LAUSR

Necrosis targeting and imaging has significant implications for evaluating tumor growth, therapeutic response, and delivery of therapeutics to peri-necrotic tumor zones. Hypericin is a hydrophobic molecule with high necrosis affinity and fluorescence imaging properties. To date, the safe and effective delivery of hypericin to areas of necrosis in vivo remains a challenge due to its incompatible biophysical properties. To address this issue, we have developed a biodegradable nanoparticle (Hyp-NP) for delivery of hypericin to tumors for necrosis targeting and fluorescence imaging. The nanoparticle was developed using methoxy poly(ethylene glycol)- b -poly(ε-caprolactone) (PEG-PCL) and hypericin by a modified solvent evaporation technique. The size of Hyp-NP was 19.0±1.8 nm from cryo-TEM and 37.3±0.7 nm from dynamic light scattering analysis with a polydispersity index of 0.15±0.01. The encapsulation efficiency of hypericin was 95.05% w/w by UV-vis absorption.
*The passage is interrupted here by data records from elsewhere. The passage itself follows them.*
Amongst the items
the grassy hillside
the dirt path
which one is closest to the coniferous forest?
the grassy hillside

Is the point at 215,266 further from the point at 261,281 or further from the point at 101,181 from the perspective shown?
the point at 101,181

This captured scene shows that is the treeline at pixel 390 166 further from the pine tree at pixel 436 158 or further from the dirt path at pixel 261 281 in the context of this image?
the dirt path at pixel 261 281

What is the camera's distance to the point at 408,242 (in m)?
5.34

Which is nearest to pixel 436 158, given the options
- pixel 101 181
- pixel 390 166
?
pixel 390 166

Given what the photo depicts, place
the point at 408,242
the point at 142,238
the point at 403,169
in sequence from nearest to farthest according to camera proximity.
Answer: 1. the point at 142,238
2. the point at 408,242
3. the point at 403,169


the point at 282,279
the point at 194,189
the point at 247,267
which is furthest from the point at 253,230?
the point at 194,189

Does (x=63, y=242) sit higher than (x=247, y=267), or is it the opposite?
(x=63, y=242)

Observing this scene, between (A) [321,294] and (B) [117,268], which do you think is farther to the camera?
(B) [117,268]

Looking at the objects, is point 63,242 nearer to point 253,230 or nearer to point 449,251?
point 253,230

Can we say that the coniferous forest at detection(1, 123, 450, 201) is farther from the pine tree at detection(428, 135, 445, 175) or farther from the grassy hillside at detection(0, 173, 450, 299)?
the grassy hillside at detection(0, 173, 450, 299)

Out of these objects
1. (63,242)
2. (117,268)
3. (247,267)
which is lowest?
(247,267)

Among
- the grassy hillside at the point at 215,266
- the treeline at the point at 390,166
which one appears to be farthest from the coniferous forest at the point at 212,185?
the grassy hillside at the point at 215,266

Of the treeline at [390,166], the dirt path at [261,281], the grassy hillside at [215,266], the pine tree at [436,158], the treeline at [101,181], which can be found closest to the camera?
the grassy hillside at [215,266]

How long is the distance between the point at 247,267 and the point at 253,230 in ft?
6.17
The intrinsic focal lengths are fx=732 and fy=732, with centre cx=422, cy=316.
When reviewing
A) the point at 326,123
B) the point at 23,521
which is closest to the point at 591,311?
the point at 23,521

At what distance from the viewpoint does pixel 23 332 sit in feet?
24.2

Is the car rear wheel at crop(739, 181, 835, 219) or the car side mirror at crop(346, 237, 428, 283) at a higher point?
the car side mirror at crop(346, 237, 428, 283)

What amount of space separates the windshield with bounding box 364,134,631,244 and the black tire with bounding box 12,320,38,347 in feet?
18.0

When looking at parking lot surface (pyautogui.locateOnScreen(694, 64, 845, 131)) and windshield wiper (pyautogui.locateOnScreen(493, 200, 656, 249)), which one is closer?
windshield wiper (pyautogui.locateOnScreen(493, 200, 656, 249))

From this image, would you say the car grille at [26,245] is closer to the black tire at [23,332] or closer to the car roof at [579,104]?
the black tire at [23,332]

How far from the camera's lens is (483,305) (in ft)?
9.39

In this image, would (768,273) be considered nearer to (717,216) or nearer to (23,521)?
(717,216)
After storage for 30 days, 91.4% hypericin was retained in Hyp-NP with nearly no change in hydrodynamic size, representing nanoparticle stability. In an ovarian cancer cell line, Hyp-NP demonstrated cellular internalization with intracellular cytoplasmic localization and preserved fluorescence and necrosis affinity. In a mouse subcutaneous tumor model, tumor accumulation was noted at 8 h post-injection, with near-complete clearance at 96 h post-injection. Hyp-NP was shown to be tightly localized within necrotic tumor zones. Histologic analysis of harvested organs demonstrated no gross abnormalities, and in vitro, no hemolysis was observed. This proof-of-concept study demonstrates the potential clinical applications of Hyp-NP for necrosis targeting.